■ Extrait source ■
==============================
Budapest a eu son insurrection, Prague son printemps, Gdansk ses chantiers et Berlin son mur. Rien de tel à Sofia ou dans le reste de la Bulgarie, ce petit pays des Balkans qui ne s’est illustré ni par sa résistance au grand frère soviétique ni par un excès de zèle. Pourtant les bulgares ont eux aussi subis les rigueurs du totalitarisme stalinien. Le récit de Milena Makarius, même si tel n’est pas son propos, fourmille d’exemples du poids que le pouvoir communiste faisait peser sur son pays. La fiche de caractérisation qui résume tous vos faits et gestes, les interdictions de résidence, les restrictions de voyage et bien sûr, les camps, on trouve tout cela dans son livre. Il s’agit le plus souvent des souvenirs de l’auteur mais également d’histoires ou d’anecdotes qui lui ont été rapportées. Certaines sont amusantes ou rocambolesques d’autres carrément dramatiques, mais elles illustrent toutes les dérives d’un régime autoritaire où la majorité est brimée au seul profit d’un pouvoir dévoyé et d’une élite corrompue.
==============================
■ Données ■
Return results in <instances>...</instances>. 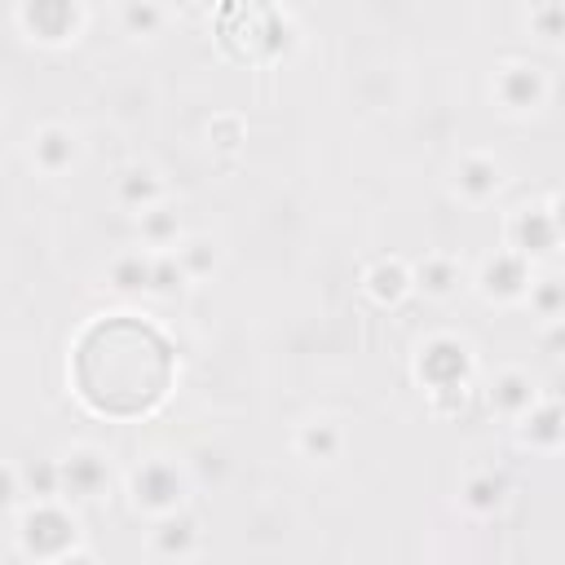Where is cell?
==============================
■ Consignes ■
[1] Relevez tous les exemples du poids du pouvoir communiste que l'extrait sur la Bulgarie dit présents dans le livre de Milena Makarius.
[2] D'après l'extrait sur la Bulgarie, d'où viennent les histoires réunies dans le livre de Milena Makarius ?
[3] Poursuivez l'extrait sur la Bulgarie après sa dernière phrase.

■ Corrigé ■
[1] La fiche de caractérisation qui résume tous vos faits et gestes ; les interdictions de résidence ; les restrictions de voyage ; les camps.

[2] Le plus souvent des souvenirs de l'auteur, mais aussi d'histoires ou d'anecdotes qui lui ont été rapportées.

[3]
Tout cela est fort heureusement derrière nous. Pour autant il demeure important d’en garder le souvenir et de tirer les leçons du passé. Encore faut-il pour cela que le regard que l’on porte sur les « démocraties populaires », près de trente ans après la chute du rideau de fer, ne soit pas biaisé. Et c’est précisément là le sujet du livre de Milena Makarius, illustré de fort belle façon par l’incompréhension entre l’auteur et sa fille, entre celle qui a vécu dans la Bulgarie communiste et celle qui ne connaît ce pays et cette époque qu’à travers le prisme de ses études.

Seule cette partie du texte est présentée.